La cimenterie Lafarge de Jalabiya, dans le nord-est de la Syrie, en décembre 2015. | Document "Le Monde"

Le géant suisse des matériaux de construction LafargeHolcim a admis, jeudi 2 mars, avoir conclu des arrangements « inacceptables » pour assurer la sécurité d’une cimenterie en Syrie, déchirée par la guerre, entre 2012 et 2014.

Le groupe reconnaît que la filiale locale qui appartenait alors au français Lafarge « a remis des fonds à des tierces parties afin de trouver des arrangements avec un certain nombre de ces groupes armés, dont des tiers visés par des sanctions », sans pouvoir établir les destinataires finaux. « Avec du recul, les conditions exigées pour assurer la continuation du fonctionnement de l’usine étaient inacceptables », conclut l’enquête interne.

Selon Le Monde, qui avait révélé l’affaire le 21 juin, ces arrangements ont profité à l’organisation Etat islamique (EI). Inaugurée en 2010, la cimenterie de Jalabiya, dans le nord-est de la Syrie a été achetée en 2007 par le français Lafarge, qui a depuis fusionné avec le Suisse Holcim. Mais en 2011, la guerre civile a éclaté.

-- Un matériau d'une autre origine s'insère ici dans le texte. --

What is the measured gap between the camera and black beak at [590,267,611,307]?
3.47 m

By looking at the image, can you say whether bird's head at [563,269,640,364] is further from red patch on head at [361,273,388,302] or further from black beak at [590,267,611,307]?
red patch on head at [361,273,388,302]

La direction de l’usine a cherché à la faire fonctionner le plus longtemps possible dans un environnement dangereux et instable.

Négocier des droits de passage

A partir de 2013, la présence de l’EI dans la région a contraint la cimenterie à négocier des droits de passage aux check-points tenus par les djihadistes pour ses camions. Il a aussi fallu se fournir auprès des négociants en pétrole, dont les champs étaient tenus par l’EI. Pendant un peu plus d’un an, Lafarge a ainsi indirectement financé l’organisation djihadiste. Jusqu’à ce que l’EI s’empare du site le 19 septembre 2014 et que Lafarge cesse ses activités.

Un laissez-passer estampillé du tampon de l’EI et visé par le directeur des finances de la wilaya (région) d’Alep de l’EI, daté du 11 septembre 2014, a ainsi attesté d’accords passés pour permettre la libre circulation des matériaux de Lafarge sur les routes contrôlées par l’organisation djihadiste. Contacté par Le Monde, la porte-parole de Lafarge avait alors déclaré : « Il existe un document présenté comme un laissez-passer de l’EI. Nous ne confirmons pas son authenticité. Notre enquête interne déterminera la nature de ce document et comment il a émergé. »

« Des erreurs de jugement »

Alors que la guerre civile prenait de l’ampleur dans le pays, « la détérioration de la situation politique en Syrie a entraîné des défis très difficiles quant à la sécurité, les activités de l’usine et les employés », souligne LafargeHolcim. « Cela incluait des menaces pour la sécurité des collaborateurs, ainsi que des perturbations dans les approvisionnements nécessaires pour faire fonctionner l’usine et distribuer ses produits. »

« Les responsables des opérations en Syrie semblent avoir agi d’une façon dont ils pensaient qu’elle était dans le meilleur intérêt de l’entreprise et de ses employés. Néanmoins, l’enquête révèle des erreurs de jugement significatives en contradiction avec le code de conduite alors en vigueur », ajoute-t-il.

A la suite des révélations du Monde, plusieurs ONG, puis le ministère de l’économie, ont porté plainte contre le cimentier, l’accusant notamment de financement du terrorisme et d’avoir enfreint les sanctions édictées par l’Union européenne contre le régime de Bachar Al-Assad.